* _GIVEN REQUEST_
Copy out every line of the records below word for word, and leave the pictures out of your copy.

* _GIVEN RECORDS_
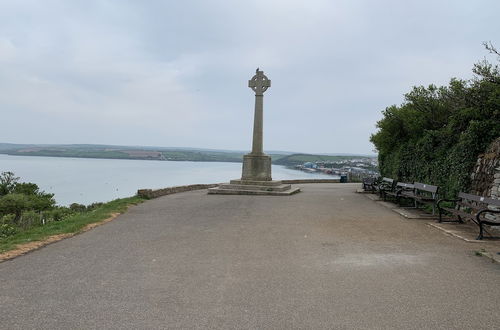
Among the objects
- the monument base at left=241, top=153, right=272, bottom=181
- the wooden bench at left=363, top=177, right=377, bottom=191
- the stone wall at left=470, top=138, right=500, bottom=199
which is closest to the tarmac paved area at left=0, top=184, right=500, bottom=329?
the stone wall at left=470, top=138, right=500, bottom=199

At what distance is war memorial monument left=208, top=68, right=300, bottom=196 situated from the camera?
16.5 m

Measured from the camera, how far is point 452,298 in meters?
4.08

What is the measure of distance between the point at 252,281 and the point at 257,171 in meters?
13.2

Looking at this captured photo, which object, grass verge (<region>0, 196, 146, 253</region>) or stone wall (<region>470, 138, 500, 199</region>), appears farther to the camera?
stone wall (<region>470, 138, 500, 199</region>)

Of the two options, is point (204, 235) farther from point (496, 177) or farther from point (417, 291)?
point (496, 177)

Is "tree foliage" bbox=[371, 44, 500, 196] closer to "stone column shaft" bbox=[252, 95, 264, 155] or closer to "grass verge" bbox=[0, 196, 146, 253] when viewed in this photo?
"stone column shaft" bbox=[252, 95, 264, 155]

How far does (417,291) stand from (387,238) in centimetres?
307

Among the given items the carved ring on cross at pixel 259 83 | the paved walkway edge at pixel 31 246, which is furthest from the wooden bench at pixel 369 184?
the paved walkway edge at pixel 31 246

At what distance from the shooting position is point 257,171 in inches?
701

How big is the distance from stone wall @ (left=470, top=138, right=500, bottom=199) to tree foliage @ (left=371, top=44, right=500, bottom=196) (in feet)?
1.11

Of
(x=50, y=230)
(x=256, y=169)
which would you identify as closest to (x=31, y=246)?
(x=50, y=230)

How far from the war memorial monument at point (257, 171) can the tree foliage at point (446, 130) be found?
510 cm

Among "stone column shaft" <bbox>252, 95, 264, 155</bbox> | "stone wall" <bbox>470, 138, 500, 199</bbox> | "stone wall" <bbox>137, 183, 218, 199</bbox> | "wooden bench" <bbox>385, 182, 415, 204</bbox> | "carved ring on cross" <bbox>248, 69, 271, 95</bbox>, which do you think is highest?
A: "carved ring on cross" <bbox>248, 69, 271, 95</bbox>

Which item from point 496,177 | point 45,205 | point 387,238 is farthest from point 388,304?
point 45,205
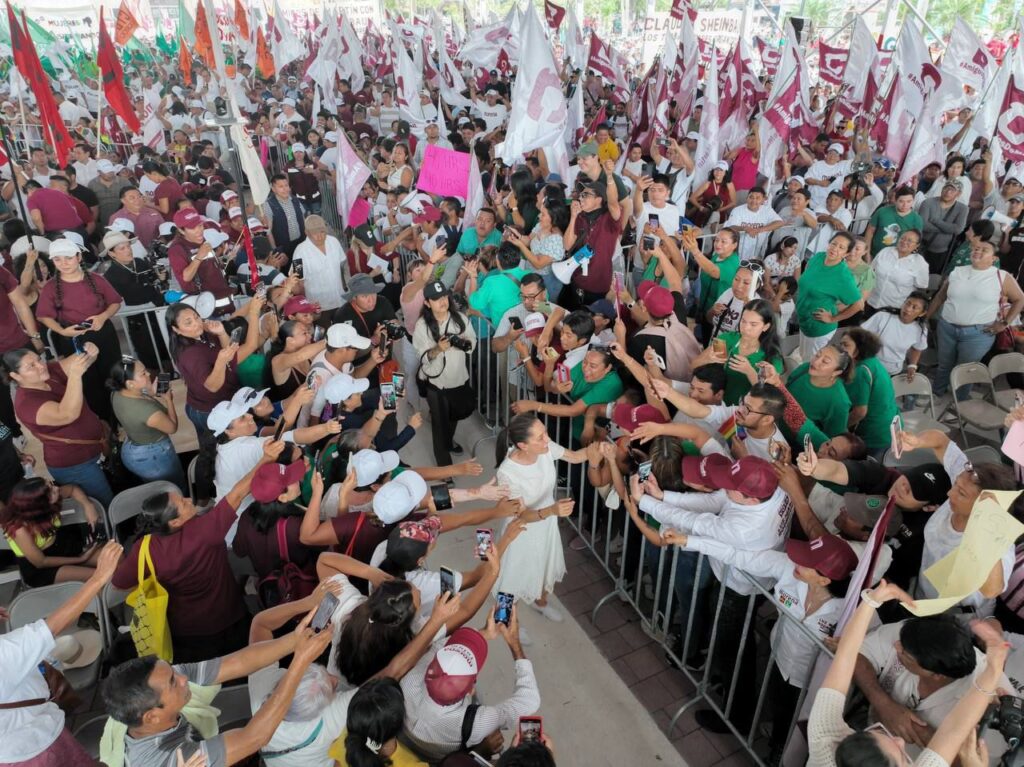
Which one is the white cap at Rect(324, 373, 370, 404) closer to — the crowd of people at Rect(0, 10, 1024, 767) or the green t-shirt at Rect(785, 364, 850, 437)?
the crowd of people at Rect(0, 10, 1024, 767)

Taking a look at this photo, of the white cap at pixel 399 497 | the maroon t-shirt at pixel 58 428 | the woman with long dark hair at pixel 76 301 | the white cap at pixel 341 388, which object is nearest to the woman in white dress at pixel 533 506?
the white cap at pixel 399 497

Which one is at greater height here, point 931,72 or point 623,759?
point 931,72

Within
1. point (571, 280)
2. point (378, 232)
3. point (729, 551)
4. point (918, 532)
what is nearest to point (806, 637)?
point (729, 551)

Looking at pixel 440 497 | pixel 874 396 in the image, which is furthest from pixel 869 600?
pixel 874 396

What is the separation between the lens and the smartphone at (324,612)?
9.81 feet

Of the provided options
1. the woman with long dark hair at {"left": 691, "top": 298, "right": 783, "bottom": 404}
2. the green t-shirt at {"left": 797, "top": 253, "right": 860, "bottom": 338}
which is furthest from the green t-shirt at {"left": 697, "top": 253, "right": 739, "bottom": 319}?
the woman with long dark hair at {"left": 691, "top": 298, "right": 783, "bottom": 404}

* _REPLY TO THE EXERCISE_
Among the objects
- the monument base at left=241, top=153, right=272, bottom=181
- the wooden bench at left=363, top=177, right=377, bottom=191
- the stone wall at left=470, top=138, right=500, bottom=199
which is closest to the tarmac paved area at left=0, top=184, right=500, bottom=329?
the stone wall at left=470, top=138, right=500, bottom=199

At what distance is war memorial monument left=208, top=68, right=300, bottom=196 situated from the camera?
16.5 m

Measured from the camera, how far is point 452,298 in meters?
4.08

What is the measure of distance between the point at 252,281 and the point at 257,171 in meters?
13.2

Looking at this captured photo, which object, grass verge (<region>0, 196, 146, 253</region>) or stone wall (<region>470, 138, 500, 199</region>), appears farther to the camera?
stone wall (<region>470, 138, 500, 199</region>)

Of the two options, is point (204, 235) farther from point (496, 177) or farther from point (417, 291)?
point (496, 177)

Is "tree foliage" bbox=[371, 44, 500, 196] closer to "stone column shaft" bbox=[252, 95, 264, 155] or closer to "grass verge" bbox=[0, 196, 146, 253] when viewed in this photo?
"stone column shaft" bbox=[252, 95, 264, 155]

How far does (417,291) stand from (387,238) in centimetres?
307

Among the given items the carved ring on cross at pixel 259 83 | the paved walkway edge at pixel 31 246, which is furthest from the wooden bench at pixel 369 184?
the paved walkway edge at pixel 31 246

At what distance from the shooting position is point 257,171 in inches?
701

How big is the distance from stone wall @ (left=470, top=138, right=500, bottom=199) to tree foliage @ (left=371, top=44, right=500, bottom=196) (in feet)?
1.11

Of
(x=50, y=230)
(x=256, y=169)
which would you identify as closest to (x=31, y=246)?
(x=50, y=230)

How far from the war memorial monument at point (257, 171) can the tree foliage at point (446, 130) be found?
510 cm

Among "stone column shaft" <bbox>252, 95, 264, 155</bbox> | "stone wall" <bbox>470, 138, 500, 199</bbox> | "stone wall" <bbox>137, 183, 218, 199</bbox> | "wooden bench" <bbox>385, 182, 415, 204</bbox> | "carved ring on cross" <bbox>248, 69, 271, 95</bbox>, which do you think is highest?
A: "carved ring on cross" <bbox>248, 69, 271, 95</bbox>

Which item from point 496,177 | point 45,205 | point 387,238 is farthest from point 388,304?
point 45,205
Which one is the white cap at Rect(324, 373, 370, 404) closer to — the crowd of people at Rect(0, 10, 1024, 767) or the green t-shirt at Rect(785, 364, 850, 437)?
the crowd of people at Rect(0, 10, 1024, 767)

Taking a look at this photo, of the white cap at pixel 399 497 | the maroon t-shirt at pixel 58 428 | the woman with long dark hair at pixel 76 301 | the white cap at pixel 341 388, which object is nearest to the woman in white dress at pixel 533 506?
the white cap at pixel 399 497

Which one is at greater height here, point 931,72 or point 623,759?
point 931,72

Within
1. point (571, 280)
2. point (378, 232)
3. point (729, 551)
4. point (918, 532)
what is nearest to point (806, 637)?
point (729, 551)

Looking at pixel 440 497 | pixel 874 396 in the image, which is furthest from pixel 869 600?
pixel 874 396

What is the separation between the lens and the smartphone at (324,612)?
9.81 feet

Of the provided options
1. the woman with long dark hair at {"left": 691, "top": 298, "right": 783, "bottom": 404}
2. the green t-shirt at {"left": 797, "top": 253, "right": 860, "bottom": 338}
which is furthest from the green t-shirt at {"left": 697, "top": 253, "right": 739, "bottom": 319}?
the woman with long dark hair at {"left": 691, "top": 298, "right": 783, "bottom": 404}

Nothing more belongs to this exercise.